### EXERCISE BRIEF
Reproduce precisely the lines of the listing below, starting with the line that contains "order: Artiodactyla" and stopping after the line that contains "common name: domestic cow"; include nothing else.

___ DATA SHOWN

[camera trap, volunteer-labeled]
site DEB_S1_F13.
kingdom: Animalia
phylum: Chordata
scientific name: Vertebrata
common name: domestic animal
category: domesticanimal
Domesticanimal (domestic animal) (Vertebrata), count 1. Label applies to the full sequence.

______
___ DATA SHOWN

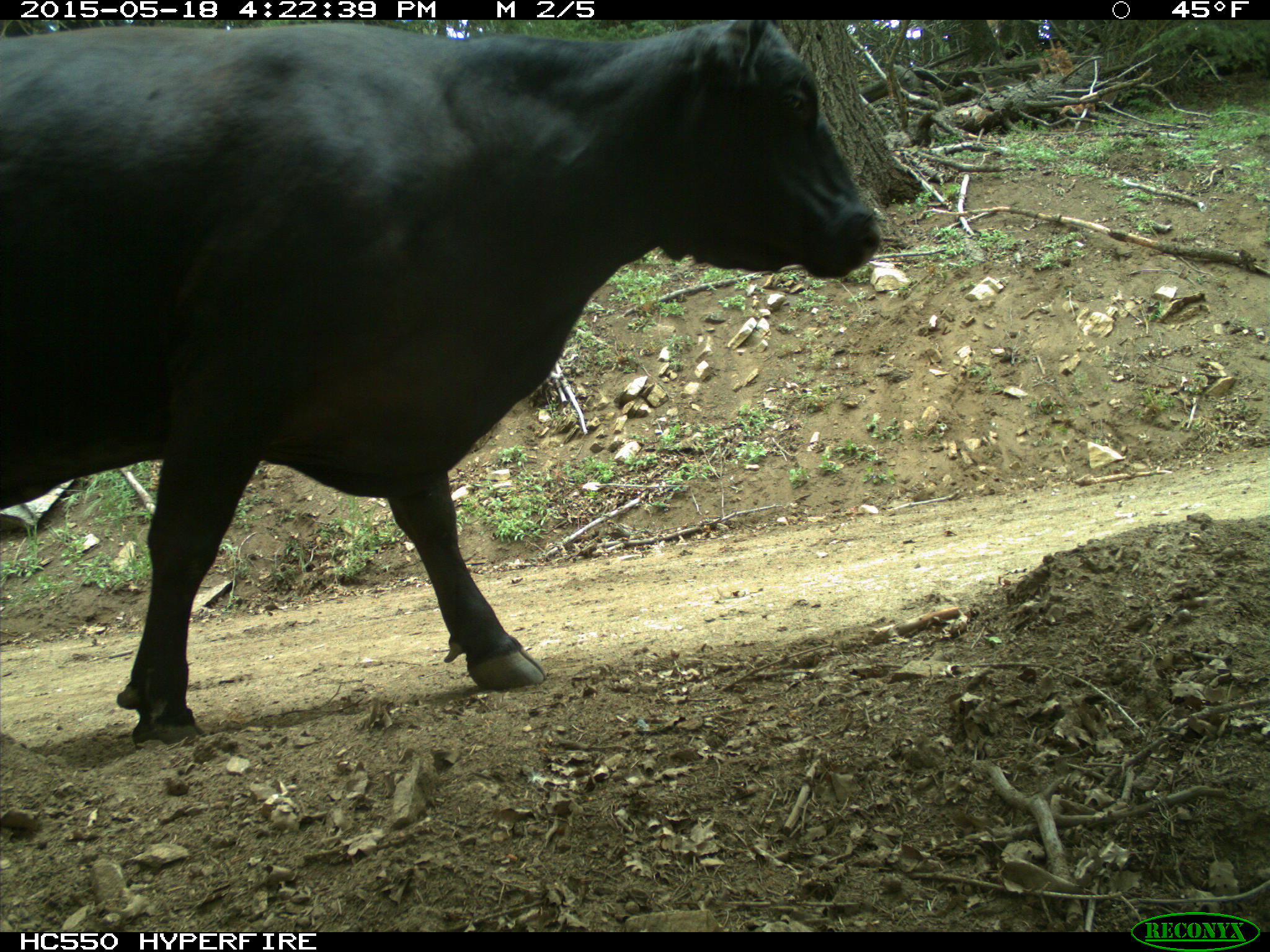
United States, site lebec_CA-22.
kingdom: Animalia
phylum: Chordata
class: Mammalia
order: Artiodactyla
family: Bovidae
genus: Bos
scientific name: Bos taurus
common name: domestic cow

______

### EXERCISE OUTPUT
order: Artiodactyla
family: Bovidae
genus: Bos
scientific name: Bos taurus
common name: domestic cow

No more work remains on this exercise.